Il Castello di Otranto
“Vi ho già chiesto” sbottò irosamente Manfredi “di non nominarmi più quella donna. Da questo momento non deve più essere niente per voi, come non lo è per me. In breve, Isabella, poiché non posso darvi mio figlio, vi offro me stesso.” “Cielo!” esclamò Isabella, rendendosi conto del suo errore. “Cosa sento! Voi, mio signore! Voi! Mio suocero! Il padre di Corrado! Il marito della dolce e virtuosa Ippolita!” “Vi dico” ribatté Manfredi con foga “che Ippolita non è più mia moglie: da questo momento la ripudio. Troppo a lungo è stata la mia maledizione con la sua sterilità. Il mio destino dipende dall'avere figli maschi - e questa notte spero darà nuova lena alle mie speranze.” Con queste parole afferrò la fredda mano di Isabella, che era rimasta stordita per l'orrore e la paura, ma che a questo punto diede un grido e si precipitò lontano. Manfredi si era alzato per inseguirla, quando la luna ormai alta, che brillava attraverso la finestra, gli mostro le piume dell’elmo fatale che, levandosi oltre il davanzale, ondeggiavano violentemente avanti e indietro con un fruscio cupo. Isabella, raccogliendo il coraggio e temendo piuttosto quel che sarebbe seguito alla dichiarazione di Manfredi, esclamò: “Guardate, mio signore! Guardate come il Cielo si pronuncia contro le vostre empie intenzioni!”. “Né il Cielo né l’inferno riusciranno a ostacolare i miei piani!” rispose Manfredi, avanzando di nuovo verso la principessa. In quell’istante il ritratto dell’avo che pendeva sopra la panca dove erano stati seduti emise un profondo sospiro che gli sollevò il petto. Isabella, che gli volgeva le spalle, non notò il movimento e non capì da dove venisse il suono, ma sobbalzò dicendo: “Ascoltate, signore, cos’e questo?” e nello stesso istante si precipitò verso la porta. Manfredi, diviso tra il desiderio di correre dietro a Isabella, che aveva ormai raggiunto le scale, e l’impossibilità di allontanare gli occhi dal dipinto che cominciava a muoversi, aveva però fatto alcuni passi verso di lei, sempre rivolto verso il ritratto, quando vide la figura del quadro uscire dalla cornice e posare i piedi in terra con un’aria di grave malinconia. “Sto sognando?” gridò Manfredi, tornando sui suoi passi. “O i diavoli stessi si sono messi in combutta contro di me? Parla, spettro infernale! O se sei il mio antenato, perché cospiri anche tu contro il tuo disgraziato discendente, che sta pagando anche troppo caro il .....”

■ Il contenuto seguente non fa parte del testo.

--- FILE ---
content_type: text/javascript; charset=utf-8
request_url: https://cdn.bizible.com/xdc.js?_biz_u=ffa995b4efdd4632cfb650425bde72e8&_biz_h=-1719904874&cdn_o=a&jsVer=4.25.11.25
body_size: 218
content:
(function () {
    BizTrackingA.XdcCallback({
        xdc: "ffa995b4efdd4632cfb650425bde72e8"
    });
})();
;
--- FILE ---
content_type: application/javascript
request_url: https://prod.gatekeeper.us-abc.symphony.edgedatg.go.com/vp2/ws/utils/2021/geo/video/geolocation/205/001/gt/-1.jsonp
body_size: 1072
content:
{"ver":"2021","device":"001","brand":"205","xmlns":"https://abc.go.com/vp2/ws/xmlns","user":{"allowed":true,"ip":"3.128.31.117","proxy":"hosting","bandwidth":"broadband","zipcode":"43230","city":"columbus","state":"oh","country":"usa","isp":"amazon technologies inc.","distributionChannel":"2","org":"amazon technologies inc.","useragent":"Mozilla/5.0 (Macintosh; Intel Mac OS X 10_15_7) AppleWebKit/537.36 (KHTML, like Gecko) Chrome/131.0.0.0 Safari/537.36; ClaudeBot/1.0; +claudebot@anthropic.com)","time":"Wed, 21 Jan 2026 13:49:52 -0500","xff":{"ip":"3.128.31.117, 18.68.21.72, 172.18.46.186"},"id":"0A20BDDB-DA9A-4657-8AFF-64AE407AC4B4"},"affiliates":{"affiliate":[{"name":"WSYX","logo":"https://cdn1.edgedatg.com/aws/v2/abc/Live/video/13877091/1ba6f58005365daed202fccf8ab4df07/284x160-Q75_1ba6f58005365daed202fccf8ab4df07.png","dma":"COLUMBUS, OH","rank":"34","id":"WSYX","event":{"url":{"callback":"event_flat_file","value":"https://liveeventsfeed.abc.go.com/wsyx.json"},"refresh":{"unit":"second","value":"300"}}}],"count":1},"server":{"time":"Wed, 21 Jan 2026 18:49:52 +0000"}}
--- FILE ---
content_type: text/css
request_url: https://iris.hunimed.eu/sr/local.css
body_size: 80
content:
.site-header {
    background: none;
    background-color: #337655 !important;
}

Prima che potesse finire la frase, la visione sospirò ancora e gli fece cenno di seguirlo. “Vai pure avanti!” esclamò Manfredi. “Ti seguirò fin negli abissi dell'inferno!” Lo spettro procedette a passi lenti, ma con aria triste, fino in fondo alla galleria ed entrò in una sala sulla destra. Manfredi lo seguì a breve distanza, pieno d’ansia e di orrore, ma fermo e risoluto. Mentre stava per entrare nella stanza però, la porta si richiuse con violenza, come spinta da una mano invisibile. A questo punto il principe, raccogliendo tutto il suo coraggio, tentò di abbattere la porta a calci, ma si accorse che quella resisteva a ogni suo sforzo. “Poiché l’inferno non ha intenzione di soddisfare la mia curiosità,” esclamò “userò tutti i mezzi mortali a mia disposizione per mantenere in vita la mia razza: Isabella non mi sfuggirà.”